Although modern Russia undertook a significant modernization of its metallurgical plants, the problem was never fully resolved, and upgrades continued to be made by importing foreign machinery. In this context, an expansion in output could only be achieved by hiring large numbers of cheap workers.

Another reason for stagnation is that business, especially in the industrial sector, invested very little of its profits into production. In 2020, the Central Bank named the main obstacles to industrial investment: lack of funds in company accounts, expensive loans, and high economic uncertainty. The shortage of funds is easily explained — by 2017, over $800 billion had been taken out of Russia into offshore accounts. “After the Yukos case in 2003, only an idiot didn’t realize their company was vulnerable to expropriation,” says Lipsits.

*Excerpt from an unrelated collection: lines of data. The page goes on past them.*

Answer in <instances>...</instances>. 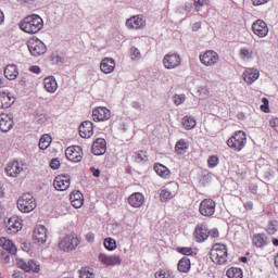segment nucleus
Returning a JSON list of instances; mask_svg holds the SVG:
<instances>
[{
  "mask_svg": "<svg viewBox=\"0 0 278 278\" xmlns=\"http://www.w3.org/2000/svg\"><path fill=\"white\" fill-rule=\"evenodd\" d=\"M45 27V21L38 14H30L20 22V29L25 34H38Z\"/></svg>",
  "mask_w": 278,
  "mask_h": 278,
  "instance_id": "1",
  "label": "nucleus"
},
{
  "mask_svg": "<svg viewBox=\"0 0 278 278\" xmlns=\"http://www.w3.org/2000/svg\"><path fill=\"white\" fill-rule=\"evenodd\" d=\"M210 260L216 266H225L229 260V250L225 243H215L210 250Z\"/></svg>",
  "mask_w": 278,
  "mask_h": 278,
  "instance_id": "2",
  "label": "nucleus"
},
{
  "mask_svg": "<svg viewBox=\"0 0 278 278\" xmlns=\"http://www.w3.org/2000/svg\"><path fill=\"white\" fill-rule=\"evenodd\" d=\"M226 144L232 151L240 153L247 147V132L243 130L236 131L227 141Z\"/></svg>",
  "mask_w": 278,
  "mask_h": 278,
  "instance_id": "3",
  "label": "nucleus"
},
{
  "mask_svg": "<svg viewBox=\"0 0 278 278\" xmlns=\"http://www.w3.org/2000/svg\"><path fill=\"white\" fill-rule=\"evenodd\" d=\"M36 198L31 193H24L17 200V208L23 214H29L37 207Z\"/></svg>",
  "mask_w": 278,
  "mask_h": 278,
  "instance_id": "4",
  "label": "nucleus"
},
{
  "mask_svg": "<svg viewBox=\"0 0 278 278\" xmlns=\"http://www.w3.org/2000/svg\"><path fill=\"white\" fill-rule=\"evenodd\" d=\"M79 237L76 235H67L59 242V249L68 253V251H75L76 247H79Z\"/></svg>",
  "mask_w": 278,
  "mask_h": 278,
  "instance_id": "5",
  "label": "nucleus"
},
{
  "mask_svg": "<svg viewBox=\"0 0 278 278\" xmlns=\"http://www.w3.org/2000/svg\"><path fill=\"white\" fill-rule=\"evenodd\" d=\"M179 192V185L175 181H172L163 187L160 193V200L162 203H167L170 199Z\"/></svg>",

Because of this threat, businesses were unwilling to invest in fixed assets or to spend on worker training. The state “supported” corporate interests by preventing workers from forming independent unions.

Forecasts and outlook

Long-term trends in Russia’s labor market remain grim. Over the next five years, the country’s labor shortage could double, predicts HeadHunter CEO Dmitry Sergienkov. He says the company sees no signs of stabilization in the job market anytime soon, as there is little hope that the million people employed in the defense sector during the war years will return to civilian industries even if the conflict ends anytime soon. After all, Russia is likely to choose to replenish its depleted stockpile of weapons, meaning jobs in the military-industrial complex will remain even in the event of a truce. Another factor is money. Oil prices are falling, the budget is under pressure, and the state has no spare funds.

In this framework, there is no room for implementing automation or robotics in production. As a result, the economy will continue to rely on cheap labor plus a small number of highly specialized workers. This scenario is bad news for the middle class, which has largely been employed in the consumer economy, where demand is expected to decline.

According to forecasts by the Ministry of Economic Development, overall unemployment will remain well below the so-called normal level of 5%, staying around 2.5% over the next three years. However, the labor market will become increasingly segmented, reflecting structural problems and a strategic choice in favor of militarization over development.